*** INFORMATION SUPPLIED Section Begins ***

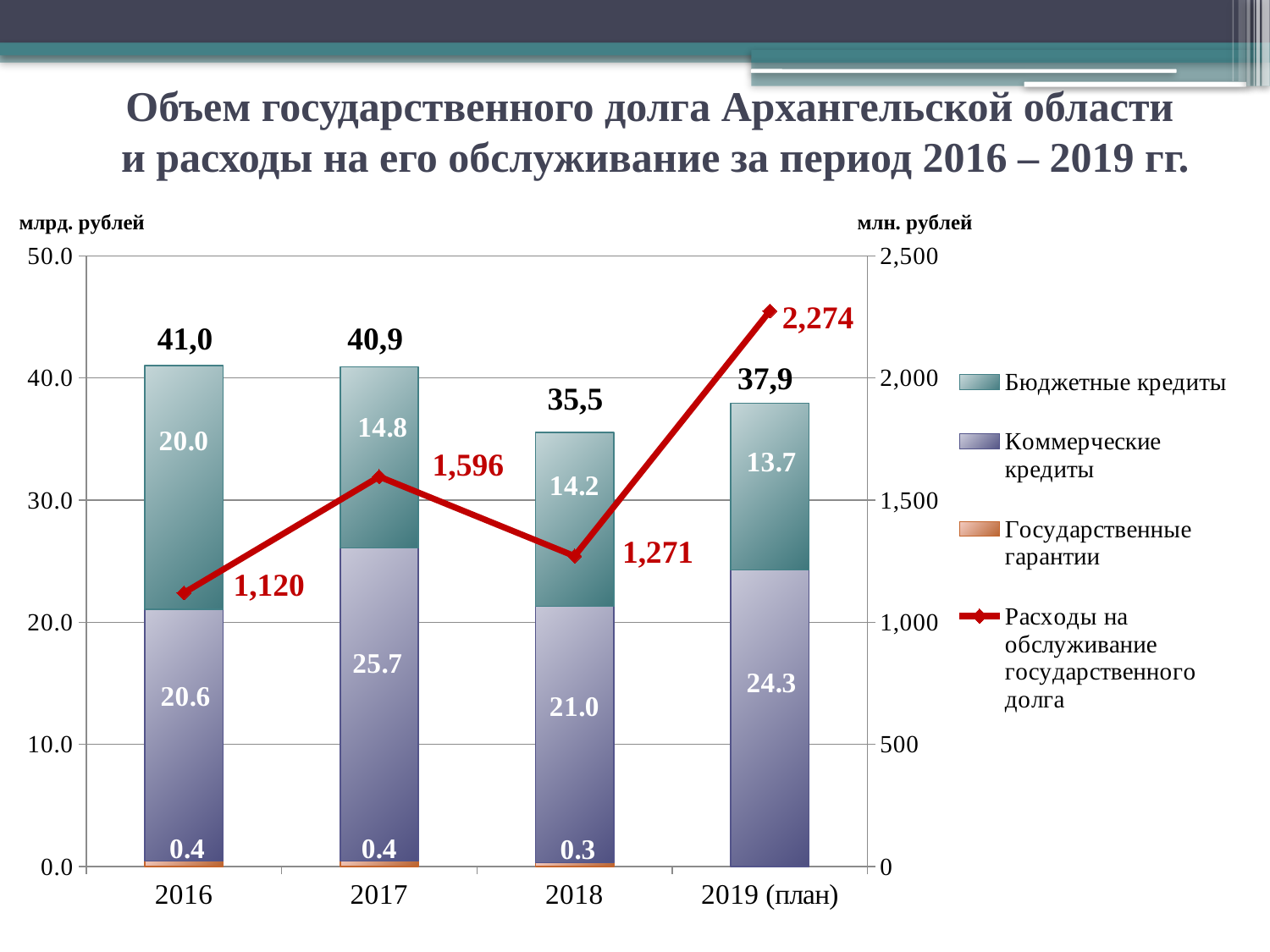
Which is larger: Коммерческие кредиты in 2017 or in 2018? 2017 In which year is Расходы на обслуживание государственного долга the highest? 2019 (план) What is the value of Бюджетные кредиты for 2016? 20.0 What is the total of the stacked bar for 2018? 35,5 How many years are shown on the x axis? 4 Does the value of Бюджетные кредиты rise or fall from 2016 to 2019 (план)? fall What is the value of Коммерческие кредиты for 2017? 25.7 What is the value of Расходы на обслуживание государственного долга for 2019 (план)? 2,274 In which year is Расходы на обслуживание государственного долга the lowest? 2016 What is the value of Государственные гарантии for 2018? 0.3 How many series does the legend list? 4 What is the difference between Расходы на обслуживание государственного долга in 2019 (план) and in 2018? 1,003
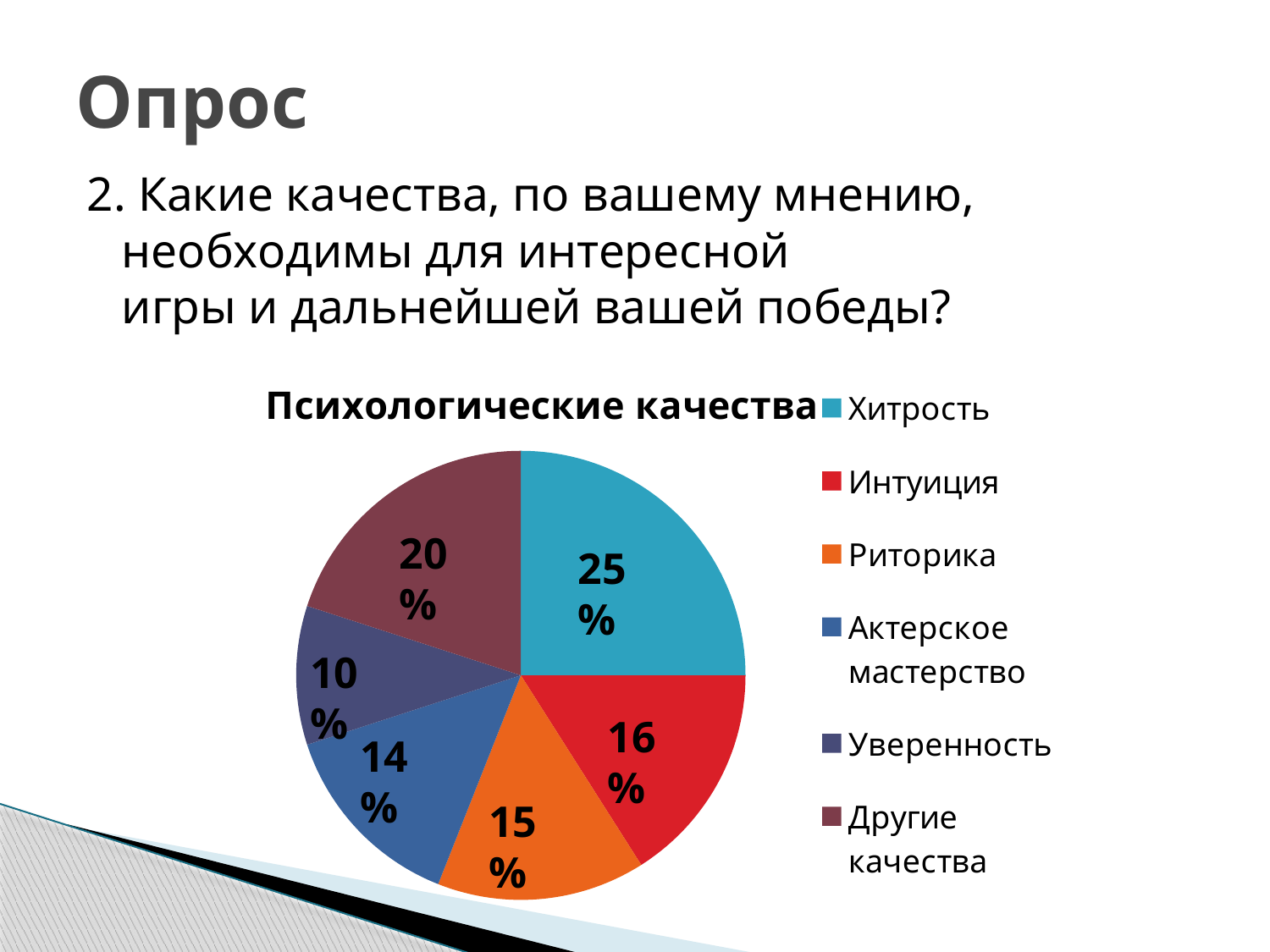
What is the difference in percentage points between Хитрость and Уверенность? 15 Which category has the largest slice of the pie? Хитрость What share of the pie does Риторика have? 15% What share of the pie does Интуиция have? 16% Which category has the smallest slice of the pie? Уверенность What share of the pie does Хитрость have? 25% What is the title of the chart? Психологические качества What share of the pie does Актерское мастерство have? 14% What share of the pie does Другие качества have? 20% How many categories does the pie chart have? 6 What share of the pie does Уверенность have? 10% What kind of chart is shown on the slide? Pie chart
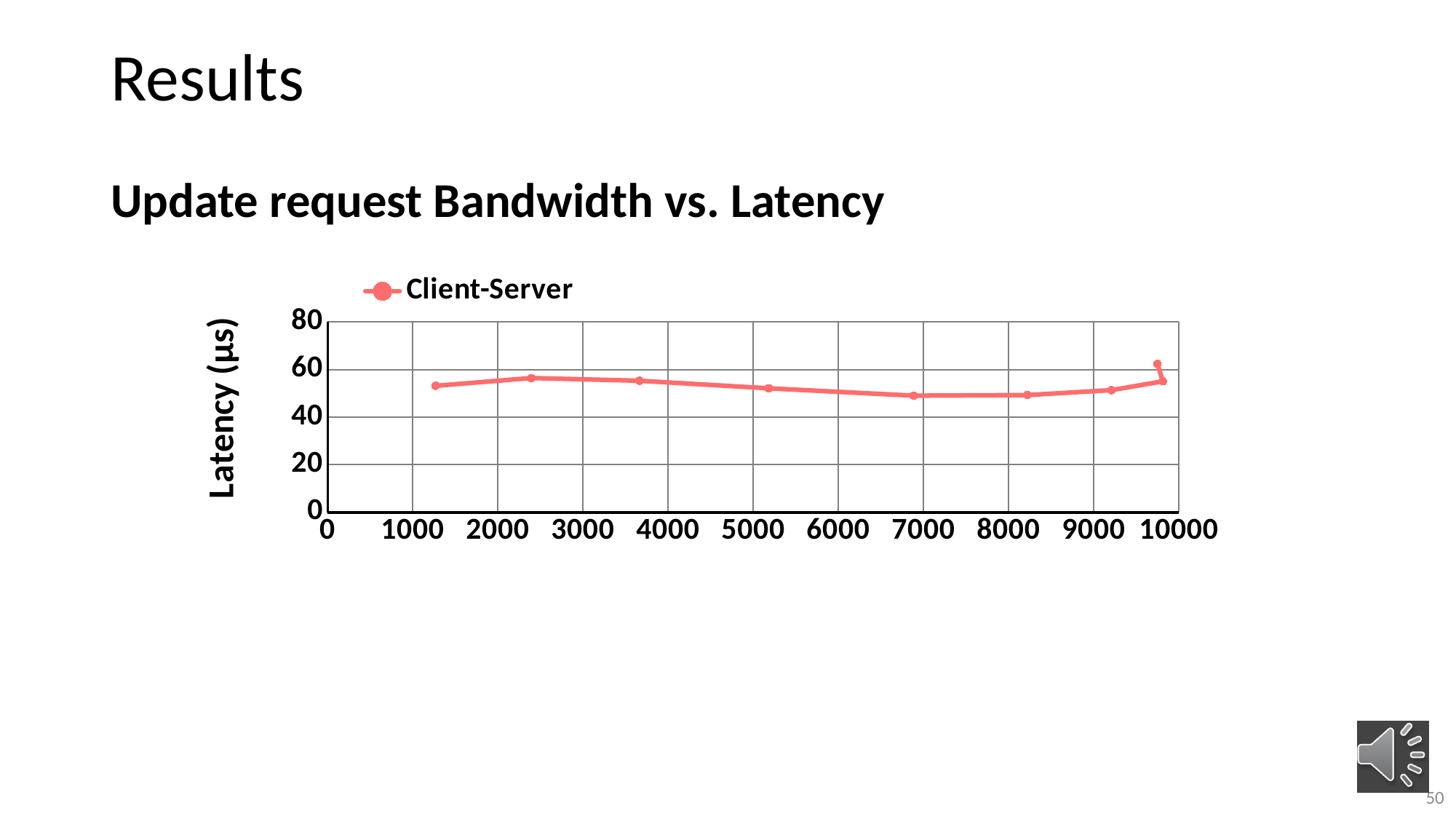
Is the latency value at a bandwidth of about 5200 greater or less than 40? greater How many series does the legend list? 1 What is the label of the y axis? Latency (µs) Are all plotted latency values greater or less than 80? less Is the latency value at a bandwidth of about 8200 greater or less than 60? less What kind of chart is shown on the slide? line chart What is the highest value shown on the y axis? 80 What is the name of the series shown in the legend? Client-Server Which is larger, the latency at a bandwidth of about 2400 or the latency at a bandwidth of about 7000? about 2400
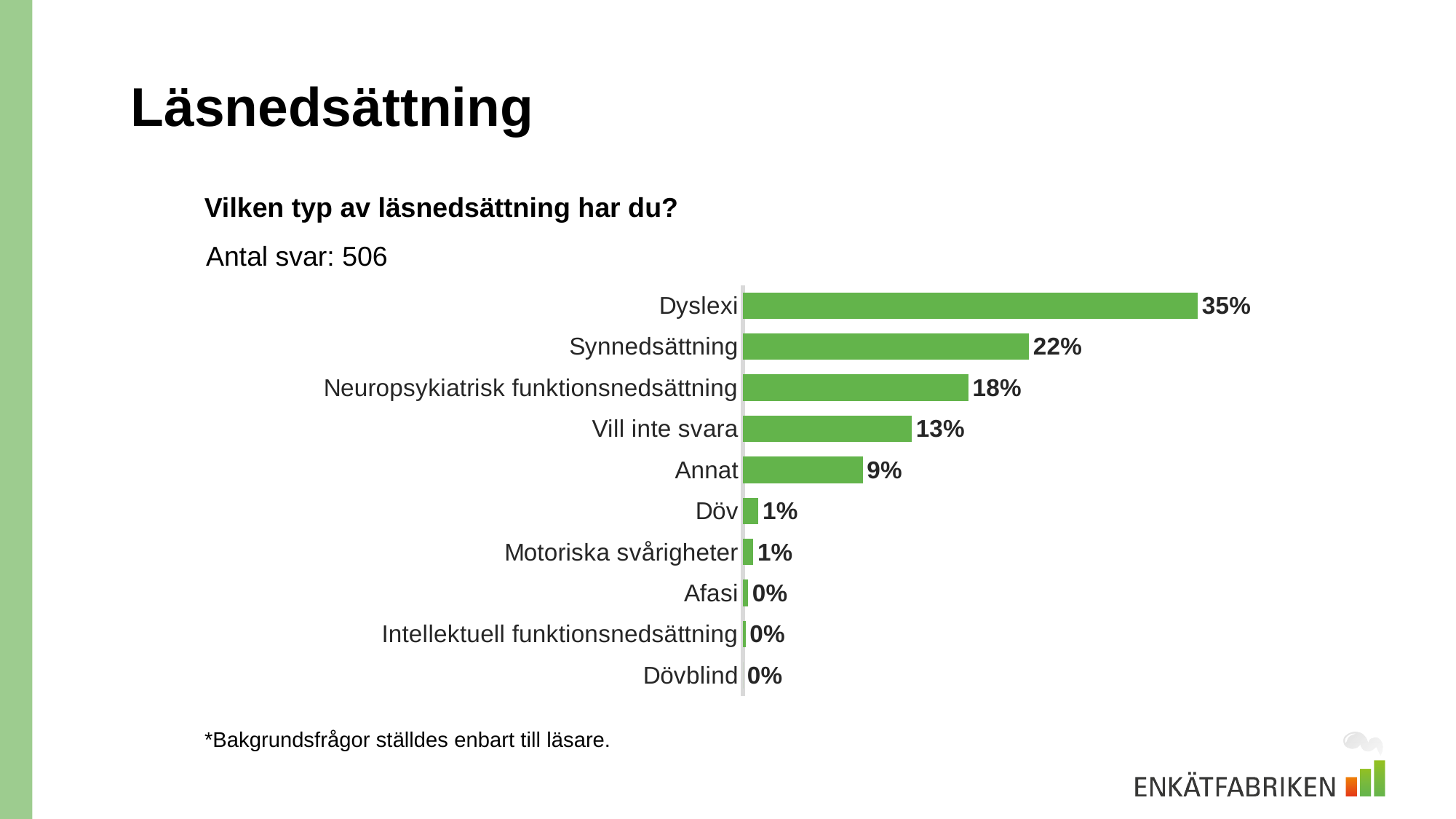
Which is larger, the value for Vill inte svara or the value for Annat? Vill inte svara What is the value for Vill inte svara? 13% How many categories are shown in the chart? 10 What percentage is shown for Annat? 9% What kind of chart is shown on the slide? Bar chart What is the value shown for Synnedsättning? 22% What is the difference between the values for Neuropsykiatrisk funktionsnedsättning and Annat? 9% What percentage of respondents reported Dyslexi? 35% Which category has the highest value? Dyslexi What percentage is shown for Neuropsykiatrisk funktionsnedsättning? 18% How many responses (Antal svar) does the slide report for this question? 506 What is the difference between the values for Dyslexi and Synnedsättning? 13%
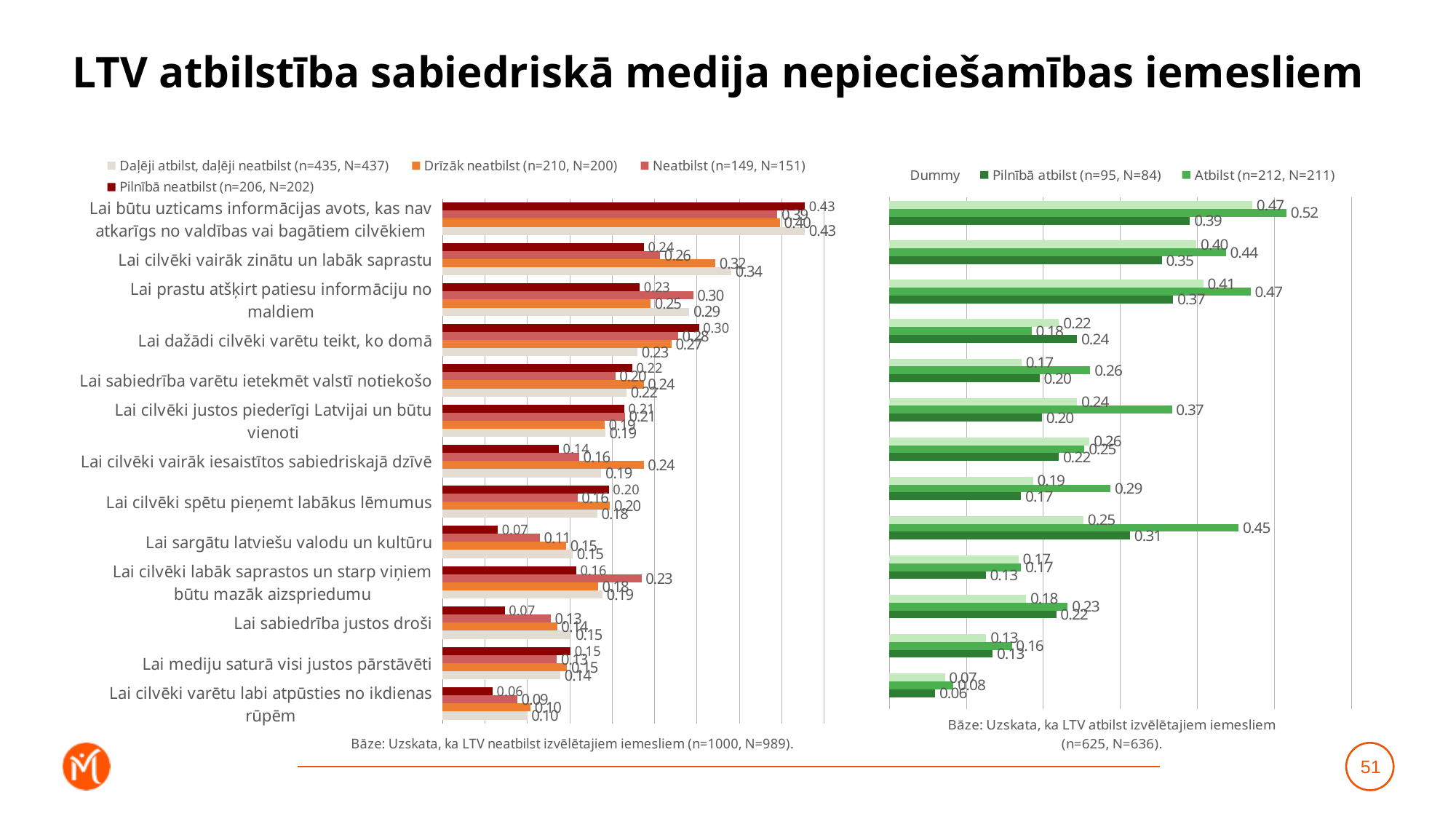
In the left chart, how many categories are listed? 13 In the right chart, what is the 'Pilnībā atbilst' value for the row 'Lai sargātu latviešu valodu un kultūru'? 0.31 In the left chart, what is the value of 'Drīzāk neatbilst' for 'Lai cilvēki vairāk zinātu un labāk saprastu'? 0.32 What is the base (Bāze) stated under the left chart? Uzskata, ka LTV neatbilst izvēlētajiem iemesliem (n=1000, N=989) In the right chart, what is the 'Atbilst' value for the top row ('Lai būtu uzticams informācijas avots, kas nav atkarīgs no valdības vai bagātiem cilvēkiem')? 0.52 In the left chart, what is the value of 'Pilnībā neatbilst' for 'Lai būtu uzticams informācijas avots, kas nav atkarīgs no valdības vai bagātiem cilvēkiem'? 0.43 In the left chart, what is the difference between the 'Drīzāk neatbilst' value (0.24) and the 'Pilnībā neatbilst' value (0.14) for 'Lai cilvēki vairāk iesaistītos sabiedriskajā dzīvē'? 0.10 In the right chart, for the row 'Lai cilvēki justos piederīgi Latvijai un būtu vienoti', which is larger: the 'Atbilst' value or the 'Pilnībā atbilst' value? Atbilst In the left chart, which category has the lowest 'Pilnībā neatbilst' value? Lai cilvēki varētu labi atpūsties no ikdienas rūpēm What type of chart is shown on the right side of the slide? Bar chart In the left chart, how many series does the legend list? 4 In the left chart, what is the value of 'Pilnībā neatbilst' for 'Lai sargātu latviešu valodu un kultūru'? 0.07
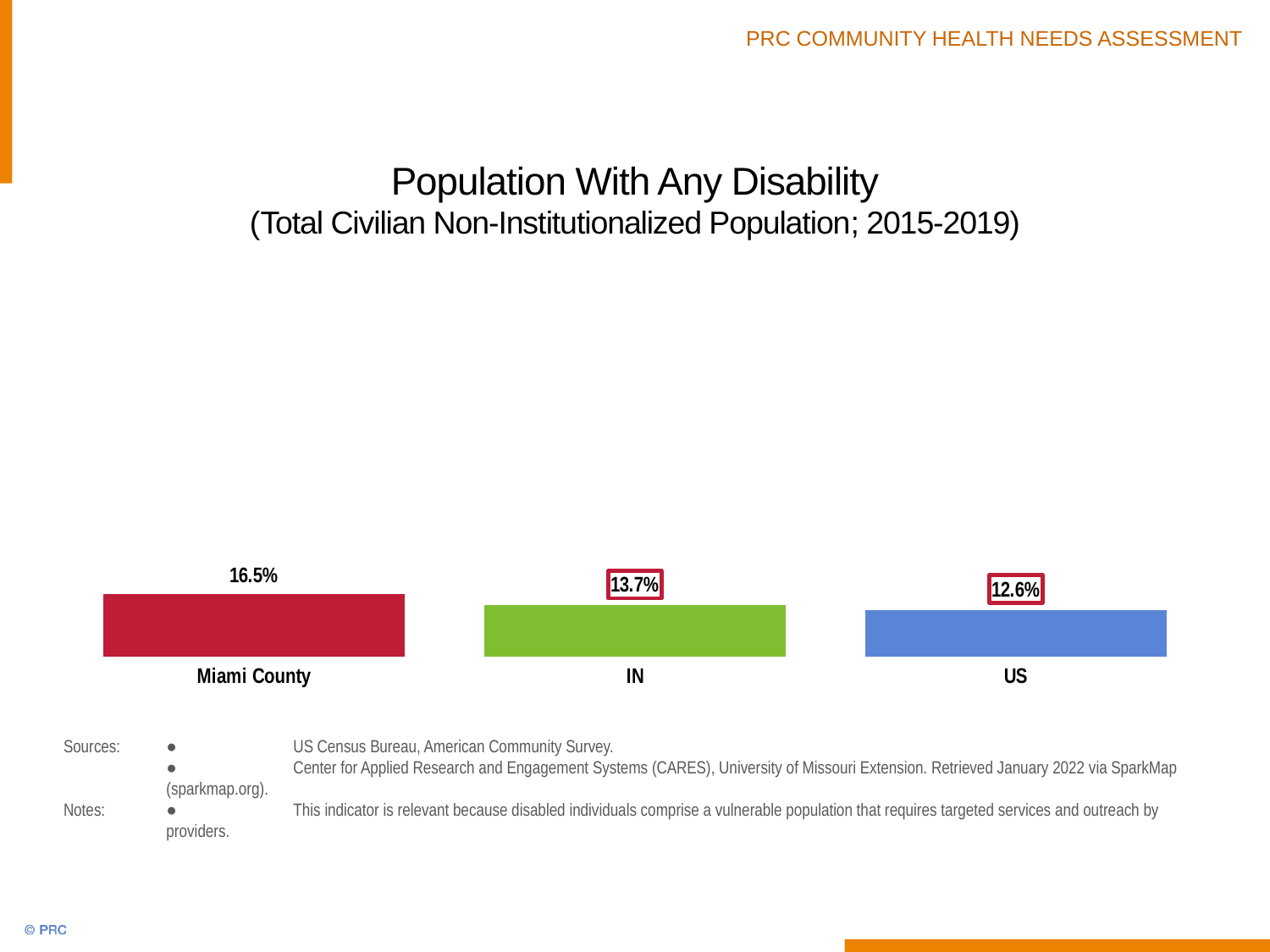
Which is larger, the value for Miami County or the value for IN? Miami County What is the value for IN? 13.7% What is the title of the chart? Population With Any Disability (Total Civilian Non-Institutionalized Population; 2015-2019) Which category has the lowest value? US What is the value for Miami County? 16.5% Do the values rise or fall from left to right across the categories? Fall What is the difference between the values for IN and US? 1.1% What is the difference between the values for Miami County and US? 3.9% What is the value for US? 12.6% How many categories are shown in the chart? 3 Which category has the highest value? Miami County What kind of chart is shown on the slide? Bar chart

*** INFORMATION SUPPLIED Section Ends ***

** EXERCISE GOAL **
Convert all the items above into a Markdown table with two columns, Row and Content. Number each line in Row, skip blank lines, and leave out the pictures.

** WRITTEN RESPONSE **
| Row | Content |
|---|---|
| 1 | Which is larger: Коммерческие кредиты in 2017 or in 2018? 2017 In which year is Расходы на обслуживание государственного долга the highest? 2019 (план) What is the value of Бюджетные кредиты for 2016? 20.0 What is the total of the stacked bar for 2018? 35,5 How many years are shown on the x axis? 4 Does the value of Бюджетные кредиты rise or fall from 2016 to 2019 (план)? fall What is the value of Коммерческие кредиты for 2017? 25.7 What is the value of Расходы на обслуживание государственного долга for 2019 (план)? 2,274 In which year is Расходы на обслуживание государственного долга the lowest? 2016 What is the value of Государственные гарантии for 2018? 0.3 How many series does the legend list? 4 What is the difference between Расходы на обслуживание государственного долга in 2019 (план) and in 2018? 1,003 |
| 2 | What is the difference in percentage points between Хитрость and Уверенность? 15 Which category has the largest slice of the pie? Хитрость What share of the pie does Риторика have? 15% What share of the pie does Интуиция have? 16% Which category has the smallest slice of the pie? Уверенность What share of the pie does Хитрость have? 25% What is the title of the chart? Психологические качества What share of the pie does Актерское мастерство have? 14% What share of the pie does Другие качества have? 20% How many categories does the pie chart have? 6 What share of the pie does Уверенность have? 10% What kind of chart is shown on the slide? Pie chart |
| 3 | Is the latency value at a bandwidth of about 5200 greater or less than 40? greater How many series does the legend list? 1 What is the label of the y axis? Latency (µs) Are all plotted latency values greater or less than 80? less Is the latency value at a bandwidth of about 8200 greater or less than 60? less What kind of chart is shown on the slide? line chart What is the highest value shown on the y axis? 80 What is the name of the series shown in the legend? Client-Server Which is larger, the latency at a bandwidth of about 2400 or the latency at a bandwidth of about 7000? about 2400 |
| 4 | Which is larger, the value for Vill inte svara or the value for Annat? Vill inte svara What is the value for Vill inte svara? 13% How many categories are shown in the chart? 10 What percentage is shown for Annat? 9% What kind of chart is shown on the slide? Bar chart What is the value shown for Synnedsättning? 22% What is the difference between the values for Neuropsykiatrisk funktionsnedsättning and Annat? 9% What percentage of respondents reported Dyslexi? 35% Which category has the highest value? Dyslexi What percentage is shown for Neuropsykiatrisk funktionsnedsättning? 18% How many responses (Antal svar) does the slide report for this question? 506 What is the difference between the values for Dyslexi and Synnedsättning? 13% |
| 5 | In the left chart, how many categories are listed? 13 In the right chart, what is the 'Pilnībā atbilst' value for the row 'Lai sargātu latviešu valodu un kultūru'? 0.31 In the left chart, what is the value of 'Drīzāk neatbilst' for 'Lai cilvēki vairāk zinātu un labāk saprastu'? 0.32 What is the base (Bāze) stated under the left chart? Uzskata, ka LTV neatbilst izvēlētajiem iemesliem (n=1000, N=989) In the right chart, what is the 'Atbilst' value for the top row ('Lai būtu uzticams informācijas avots, kas nav atkarīgs no valdības vai bagātiem cilvēkiem')? 0.52 In the left chart, what is the value of 'Pilnībā neatbilst' for 'Lai būtu uzticams informācijas avots, kas nav atkarīgs no valdības vai bagātiem cilvēkiem'? 0.43 In the left chart, what is the difference between the 'Drīzāk neatbilst' value (0.24) and the 'Pilnībā neatbilst' value (0.14) for 'Lai cilvēki vairāk iesaistītos sabiedriskajā dzīvē'? 0.10 In the right chart, for the row 'Lai cilvēki justos piederīgi Latvijai un būtu vienoti', which is larger: the 'Atbilst' value or the 'Pilnībā atbilst' value? Atbilst In the left chart, which category has the lowest 'Pilnībā neatbilst' value? Lai cilvēki varētu labi atpūsties no ikdienas rūpēm What type of chart is shown on the right side of the slide? Bar chart In the left chart, how many series does the legend list? 4 In the left chart, what is the value of 'Pilnībā neatbilst' for 'Lai sargātu latviešu valodu un kultūru'? 0.07 |
| 6 | Which is larger, the value for Miami County or the value for IN? Miami County What is the value for IN? 13.7% What is the title of the chart? Population With Any Disability (Total Civilian Non-Institutionalized Population; 2015-2019) Which category has the lowest value? US What is the value for Miami County? 16.5% Do the values rise or fall from left to right across the categories? Fall What is the difference between the values for IN and US? 1.1% What is the difference between the values for Miami County and US? 3.9% What is the value for US? 12.6% How many categories are shown in the chart? 3 Which category has the highest value? Miami County What kind of chart is shown on the slide? Bar chart |